Why start-ups miss out on funding

Tuesday April 23 2013

Making a good presentation will help you when seeking for funding

Making a good presentation will help you when seeking for funding. FILE PHOTOs 

By Nathan Were

Attracting equity for small businesses is a daunting challenge. Some that have learnt how to navigate around this problem have had to try several times, get rejected but gone back to refine their pitch with lessons drawn from their past mistakes.
Investor pitching is now popular among equity stockholders looking for high growth potential startups to stake their funds for a future return.

These investors will usually offer capital in return for part or full ownership of the company. Here I will highlight five key aspects that startups pitching before investors ought not to miss in their presentation as they strive to demonstrate that their company is worth a penny of investment.

Firstly, it is important to start-off the pitch by introducing yourself and the people behind the company. Investors look for passionate, committed people and savvy investors make bets on people not plans.

Make this brief but highlight the keys skills of your team, and crown it with their achievements. After the introductions, orient the investor about what your company does, why you exist and the growth stage at which your company is.
Are you just an idea waiting to happen? Are you a development company ready to launch or already in operation looking to scale?

After this 45 seconds’ to one minute pitch, no one should have questions about who you are and what you do.
This elevator pitch is a powerful and compelling statement delivered within the time it takes for an elevator to reach its final destination and win you a formal appointment with a potential investor.

The second aspect of your presentation should focus on the problem your company is or seeks to solve. What problem are you solving? You better be solving a real problem. This is an area that many start-ups stumble to answer when pushed to the wall.
This needs to come out plain and clear for it is the heart of the business. I always want to use the Panadol example. “Everyone feels pain” that’s it.

So as a Panadol company, this is the reason I exist “to make this pain go away”. What is the reason for your company’s’ existence?

The more common the problem is, the more buy-in and agreement you will get. Similarly, the more common the problem is, the bigger the potential market. You will need to not only show the problem, but its spread as this demonstrates a sustainable future market.

Now that you have put your problem across, it is time to focus on how you plan to solve it. Focus on the benefits not the features of your product or service. Imagine you’re pitching cars to a horse-drawn carriage world.

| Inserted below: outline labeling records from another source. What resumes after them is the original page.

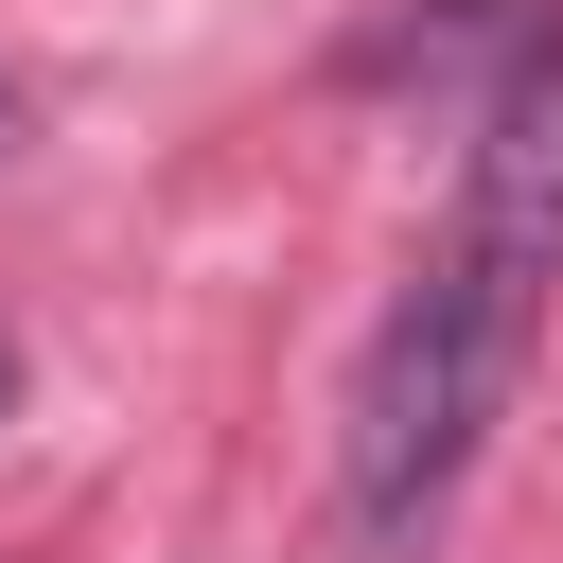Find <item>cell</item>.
Returning a JSON list of instances; mask_svg holds the SVG:
<instances>
[{"label":"cell","instance_id":"obj_1","mask_svg":"<svg viewBox=\"0 0 563 563\" xmlns=\"http://www.w3.org/2000/svg\"><path fill=\"white\" fill-rule=\"evenodd\" d=\"M545 282H563V18H510L493 88H475V141H457V211H440V246L405 264V299L352 352V422H334L352 563H422L440 545L457 475L493 457V422L528 387Z\"/></svg>","mask_w":563,"mask_h":563},{"label":"cell","instance_id":"obj_2","mask_svg":"<svg viewBox=\"0 0 563 563\" xmlns=\"http://www.w3.org/2000/svg\"><path fill=\"white\" fill-rule=\"evenodd\" d=\"M0 422H18V334H0Z\"/></svg>","mask_w":563,"mask_h":563},{"label":"cell","instance_id":"obj_3","mask_svg":"<svg viewBox=\"0 0 563 563\" xmlns=\"http://www.w3.org/2000/svg\"><path fill=\"white\" fill-rule=\"evenodd\" d=\"M18 123H35V106H18V88H0V158H18Z\"/></svg>","mask_w":563,"mask_h":563}]
</instances>
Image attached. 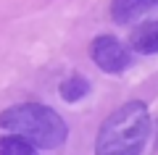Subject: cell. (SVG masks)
I'll return each mask as SVG.
<instances>
[{
  "label": "cell",
  "mask_w": 158,
  "mask_h": 155,
  "mask_svg": "<svg viewBox=\"0 0 158 155\" xmlns=\"http://www.w3.org/2000/svg\"><path fill=\"white\" fill-rule=\"evenodd\" d=\"M90 58L106 74H124L132 66V50L113 34H98L90 45Z\"/></svg>",
  "instance_id": "obj_3"
},
{
  "label": "cell",
  "mask_w": 158,
  "mask_h": 155,
  "mask_svg": "<svg viewBox=\"0 0 158 155\" xmlns=\"http://www.w3.org/2000/svg\"><path fill=\"white\" fill-rule=\"evenodd\" d=\"M150 111L142 100H127L100 124L95 155H142L150 137Z\"/></svg>",
  "instance_id": "obj_1"
},
{
  "label": "cell",
  "mask_w": 158,
  "mask_h": 155,
  "mask_svg": "<svg viewBox=\"0 0 158 155\" xmlns=\"http://www.w3.org/2000/svg\"><path fill=\"white\" fill-rule=\"evenodd\" d=\"M0 155H40V153L32 142L8 132L6 137H0Z\"/></svg>",
  "instance_id": "obj_7"
},
{
  "label": "cell",
  "mask_w": 158,
  "mask_h": 155,
  "mask_svg": "<svg viewBox=\"0 0 158 155\" xmlns=\"http://www.w3.org/2000/svg\"><path fill=\"white\" fill-rule=\"evenodd\" d=\"M156 145H158V137H156Z\"/></svg>",
  "instance_id": "obj_8"
},
{
  "label": "cell",
  "mask_w": 158,
  "mask_h": 155,
  "mask_svg": "<svg viewBox=\"0 0 158 155\" xmlns=\"http://www.w3.org/2000/svg\"><path fill=\"white\" fill-rule=\"evenodd\" d=\"M90 79L82 76V74H71V76H66L61 82V87H58V95H61L66 103H79V100H85L87 95H90Z\"/></svg>",
  "instance_id": "obj_6"
},
{
  "label": "cell",
  "mask_w": 158,
  "mask_h": 155,
  "mask_svg": "<svg viewBox=\"0 0 158 155\" xmlns=\"http://www.w3.org/2000/svg\"><path fill=\"white\" fill-rule=\"evenodd\" d=\"M0 129L19 134L37 150H56L69 139V124L42 103H16L0 113Z\"/></svg>",
  "instance_id": "obj_2"
},
{
  "label": "cell",
  "mask_w": 158,
  "mask_h": 155,
  "mask_svg": "<svg viewBox=\"0 0 158 155\" xmlns=\"http://www.w3.org/2000/svg\"><path fill=\"white\" fill-rule=\"evenodd\" d=\"M129 50L140 55H158V18L142 21L129 34Z\"/></svg>",
  "instance_id": "obj_5"
},
{
  "label": "cell",
  "mask_w": 158,
  "mask_h": 155,
  "mask_svg": "<svg viewBox=\"0 0 158 155\" xmlns=\"http://www.w3.org/2000/svg\"><path fill=\"white\" fill-rule=\"evenodd\" d=\"M158 11V0H111V18L116 24H132Z\"/></svg>",
  "instance_id": "obj_4"
}]
</instances>
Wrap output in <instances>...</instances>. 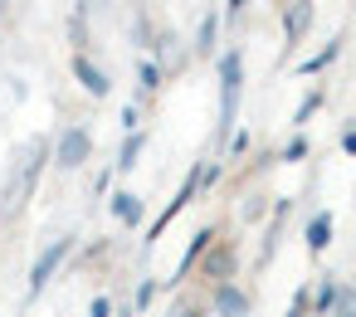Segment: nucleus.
Listing matches in <instances>:
<instances>
[{
	"instance_id": "f257e3e1",
	"label": "nucleus",
	"mask_w": 356,
	"mask_h": 317,
	"mask_svg": "<svg viewBox=\"0 0 356 317\" xmlns=\"http://www.w3.org/2000/svg\"><path fill=\"white\" fill-rule=\"evenodd\" d=\"M40 166H44V147H40V142H30V147L20 152L15 181H10V190H6V195H10V210H15V205L30 195V186H35V176H40Z\"/></svg>"
},
{
	"instance_id": "f03ea898",
	"label": "nucleus",
	"mask_w": 356,
	"mask_h": 317,
	"mask_svg": "<svg viewBox=\"0 0 356 317\" xmlns=\"http://www.w3.org/2000/svg\"><path fill=\"white\" fill-rule=\"evenodd\" d=\"M234 98H239V54H229L225 64H220V132H229V122H234Z\"/></svg>"
},
{
	"instance_id": "7ed1b4c3",
	"label": "nucleus",
	"mask_w": 356,
	"mask_h": 317,
	"mask_svg": "<svg viewBox=\"0 0 356 317\" xmlns=\"http://www.w3.org/2000/svg\"><path fill=\"white\" fill-rule=\"evenodd\" d=\"M64 254H69V239H54V244H49V249L40 254V263L30 268V288H35V293H40L44 283H49V273H54V268L64 263Z\"/></svg>"
},
{
	"instance_id": "20e7f679",
	"label": "nucleus",
	"mask_w": 356,
	"mask_h": 317,
	"mask_svg": "<svg viewBox=\"0 0 356 317\" xmlns=\"http://www.w3.org/2000/svg\"><path fill=\"white\" fill-rule=\"evenodd\" d=\"M74 74H79V83H83L88 93H98V98L108 93V74H103V69H98L88 54H74Z\"/></svg>"
},
{
	"instance_id": "39448f33",
	"label": "nucleus",
	"mask_w": 356,
	"mask_h": 317,
	"mask_svg": "<svg viewBox=\"0 0 356 317\" xmlns=\"http://www.w3.org/2000/svg\"><path fill=\"white\" fill-rule=\"evenodd\" d=\"M215 312H220V317H244V312H249V298H244L239 288L225 283V288L215 293Z\"/></svg>"
},
{
	"instance_id": "423d86ee",
	"label": "nucleus",
	"mask_w": 356,
	"mask_h": 317,
	"mask_svg": "<svg viewBox=\"0 0 356 317\" xmlns=\"http://www.w3.org/2000/svg\"><path fill=\"white\" fill-rule=\"evenodd\" d=\"M88 156V132H64V142H59V161L64 166H79Z\"/></svg>"
},
{
	"instance_id": "0eeeda50",
	"label": "nucleus",
	"mask_w": 356,
	"mask_h": 317,
	"mask_svg": "<svg viewBox=\"0 0 356 317\" xmlns=\"http://www.w3.org/2000/svg\"><path fill=\"white\" fill-rule=\"evenodd\" d=\"M327 239H332V215L322 210V215H312V225H307V249L317 254V249H327Z\"/></svg>"
},
{
	"instance_id": "6e6552de",
	"label": "nucleus",
	"mask_w": 356,
	"mask_h": 317,
	"mask_svg": "<svg viewBox=\"0 0 356 317\" xmlns=\"http://www.w3.org/2000/svg\"><path fill=\"white\" fill-rule=\"evenodd\" d=\"M113 210H118L127 225H137V220H142V205H137V195H113Z\"/></svg>"
},
{
	"instance_id": "1a4fd4ad",
	"label": "nucleus",
	"mask_w": 356,
	"mask_h": 317,
	"mask_svg": "<svg viewBox=\"0 0 356 317\" xmlns=\"http://www.w3.org/2000/svg\"><path fill=\"white\" fill-rule=\"evenodd\" d=\"M307 15H312V6H307V0H298V6H293V15H288V40H298V35H302Z\"/></svg>"
},
{
	"instance_id": "9d476101",
	"label": "nucleus",
	"mask_w": 356,
	"mask_h": 317,
	"mask_svg": "<svg viewBox=\"0 0 356 317\" xmlns=\"http://www.w3.org/2000/svg\"><path fill=\"white\" fill-rule=\"evenodd\" d=\"M137 152H142V137H132V142H127V152H122V161H118V166H137Z\"/></svg>"
},
{
	"instance_id": "9b49d317",
	"label": "nucleus",
	"mask_w": 356,
	"mask_h": 317,
	"mask_svg": "<svg viewBox=\"0 0 356 317\" xmlns=\"http://www.w3.org/2000/svg\"><path fill=\"white\" fill-rule=\"evenodd\" d=\"M210 40H215V15L200 25V49H210Z\"/></svg>"
},
{
	"instance_id": "f8f14e48",
	"label": "nucleus",
	"mask_w": 356,
	"mask_h": 317,
	"mask_svg": "<svg viewBox=\"0 0 356 317\" xmlns=\"http://www.w3.org/2000/svg\"><path fill=\"white\" fill-rule=\"evenodd\" d=\"M108 312H113V302H108V298H93V307H88V317H108Z\"/></svg>"
},
{
	"instance_id": "ddd939ff",
	"label": "nucleus",
	"mask_w": 356,
	"mask_h": 317,
	"mask_svg": "<svg viewBox=\"0 0 356 317\" xmlns=\"http://www.w3.org/2000/svg\"><path fill=\"white\" fill-rule=\"evenodd\" d=\"M293 317H307V288H302V293L293 298Z\"/></svg>"
},
{
	"instance_id": "4468645a",
	"label": "nucleus",
	"mask_w": 356,
	"mask_h": 317,
	"mask_svg": "<svg viewBox=\"0 0 356 317\" xmlns=\"http://www.w3.org/2000/svg\"><path fill=\"white\" fill-rule=\"evenodd\" d=\"M346 152H356V127H351V132H346Z\"/></svg>"
},
{
	"instance_id": "2eb2a0df",
	"label": "nucleus",
	"mask_w": 356,
	"mask_h": 317,
	"mask_svg": "<svg viewBox=\"0 0 356 317\" xmlns=\"http://www.w3.org/2000/svg\"><path fill=\"white\" fill-rule=\"evenodd\" d=\"M239 6H244V0H229V10H239Z\"/></svg>"
}]
</instances>
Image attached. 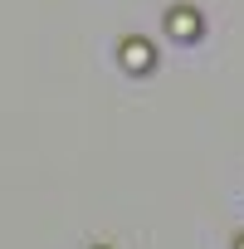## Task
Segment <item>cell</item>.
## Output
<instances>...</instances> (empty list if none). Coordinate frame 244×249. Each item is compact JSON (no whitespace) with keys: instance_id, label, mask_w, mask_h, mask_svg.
Wrapping results in <instances>:
<instances>
[{"instance_id":"cell-1","label":"cell","mask_w":244,"mask_h":249,"mask_svg":"<svg viewBox=\"0 0 244 249\" xmlns=\"http://www.w3.org/2000/svg\"><path fill=\"white\" fill-rule=\"evenodd\" d=\"M171 30H176V35H186V30L195 35V15H186V10H176V15H171Z\"/></svg>"}]
</instances>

The benefits of the car are that they go faster, go away farther and carry greater loads. That’s it. Don’t get lost in how many bolts you use in the assembly process, the number of doors, and size of the trunk or how bright the headlights are.

If you have some customer testimonies for product/service usage, this is the time to bring them-up and strengthen your case.

While it is great to demonstrate the problem, how to spread it is and how the solution you have figured out can deal with it, it is even more important to demonstrate your “go to the market strategy” to your potential investors.

You need to show who your customers are, where they’re and how you plan to reach them in an efficient and affordable manner.